» STATED TASK:
Can you render the lines below as a Markdown table with two columns, Row for the row number and Line for the line itself, leaving out blank lines and the pictures?

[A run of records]

::::::::::

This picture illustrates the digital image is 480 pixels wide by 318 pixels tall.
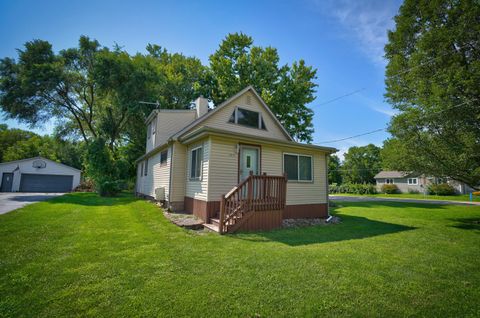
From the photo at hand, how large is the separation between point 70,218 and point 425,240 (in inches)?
450

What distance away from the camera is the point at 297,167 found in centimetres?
956

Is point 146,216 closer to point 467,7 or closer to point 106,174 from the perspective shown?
point 106,174

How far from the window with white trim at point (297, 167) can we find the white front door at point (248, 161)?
54.4 inches

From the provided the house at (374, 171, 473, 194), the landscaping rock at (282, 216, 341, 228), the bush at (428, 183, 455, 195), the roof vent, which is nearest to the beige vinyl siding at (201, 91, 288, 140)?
the landscaping rock at (282, 216, 341, 228)

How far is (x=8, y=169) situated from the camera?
2189cm

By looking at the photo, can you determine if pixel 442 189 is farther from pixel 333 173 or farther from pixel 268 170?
pixel 268 170

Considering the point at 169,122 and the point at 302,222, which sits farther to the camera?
the point at 169,122

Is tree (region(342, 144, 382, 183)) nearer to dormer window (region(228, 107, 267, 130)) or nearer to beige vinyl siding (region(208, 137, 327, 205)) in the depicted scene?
dormer window (region(228, 107, 267, 130))

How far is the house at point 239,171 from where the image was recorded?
6.94 meters

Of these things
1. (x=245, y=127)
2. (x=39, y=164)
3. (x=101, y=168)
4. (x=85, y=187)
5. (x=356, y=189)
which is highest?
(x=245, y=127)

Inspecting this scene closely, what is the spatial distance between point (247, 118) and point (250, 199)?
6.56 meters

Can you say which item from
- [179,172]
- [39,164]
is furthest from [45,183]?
[179,172]

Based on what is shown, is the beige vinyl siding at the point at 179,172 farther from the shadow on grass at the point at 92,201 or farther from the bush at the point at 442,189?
the bush at the point at 442,189

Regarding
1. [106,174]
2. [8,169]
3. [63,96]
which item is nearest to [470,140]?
[106,174]
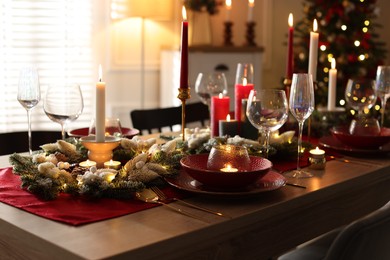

::::::::::

» PROBLEM SOLUTION:
| Row | Line |
|---|---|
| 1 | This picture illustrates the digital image is 480 pixels wide by 318 pixels tall. |
| 2 | From the photo at hand, how large is the separation between point 70,218 and point 425,240 (in inches)? |
| 3 | 450 |
| 4 | What distance away from the camera is the point at 297,167 found in centimetres? |
| 5 | 956 |
| 6 | Is point 146,216 closer to point 467,7 or closer to point 106,174 from the perspective shown? |
| 7 | point 106,174 |
| 8 | How far from the window with white trim at point (297, 167) can we find the white front door at point (248, 161)? |
| 9 | 54.4 inches |
| 10 | From the provided the house at (374, 171, 473, 194), the landscaping rock at (282, 216, 341, 228), the bush at (428, 183, 455, 195), the roof vent, which is nearest to the beige vinyl siding at (201, 91, 288, 140)? |
| 11 | the landscaping rock at (282, 216, 341, 228) |
| 12 | How far is (x=8, y=169) situated from the camera? |
| 13 | 2189cm |
| 14 | By looking at the photo, can you determine if pixel 442 189 is farther from pixel 333 173 or farther from pixel 268 170? |
| 15 | pixel 268 170 |
| 16 | Considering the point at 169,122 and the point at 302,222, which sits farther to the camera? |
| 17 | the point at 169,122 |
| 18 | Is tree (region(342, 144, 382, 183)) nearer to dormer window (region(228, 107, 267, 130)) or nearer to beige vinyl siding (region(208, 137, 327, 205)) in the depicted scene? |
| 19 | dormer window (region(228, 107, 267, 130)) |
| 20 | How far is the house at point 239,171 from where the image was recorded? |
| 21 | 6.94 meters |
| 22 | Of these things |
| 23 | 1. (x=245, y=127) |
| 24 | 2. (x=39, y=164) |
| 25 | 3. (x=101, y=168) |
| 26 | 4. (x=85, y=187) |
| 27 | 5. (x=356, y=189) |
| 28 | which is highest? |
| 29 | (x=245, y=127) |
| 30 | Inspecting this scene closely, what is the spatial distance between point (247, 118) and point (250, 199)? |
| 31 | 6.56 meters |
| 32 | Can you say which item from |
| 33 | - [179,172] |
| 34 | - [39,164] |
| 35 | is furthest from [45,183]? |
| 36 | [179,172] |
| 37 | Based on what is shown, is the beige vinyl siding at the point at 179,172 farther from the shadow on grass at the point at 92,201 or farther from the bush at the point at 442,189? |
| 38 | the bush at the point at 442,189 |
| 39 | Regarding |
| 40 | 1. [106,174] |
| 41 | 2. [8,169] |
| 42 | 3. [63,96] |
| 43 | which item is nearest to [470,140]? |
| 44 | [106,174] |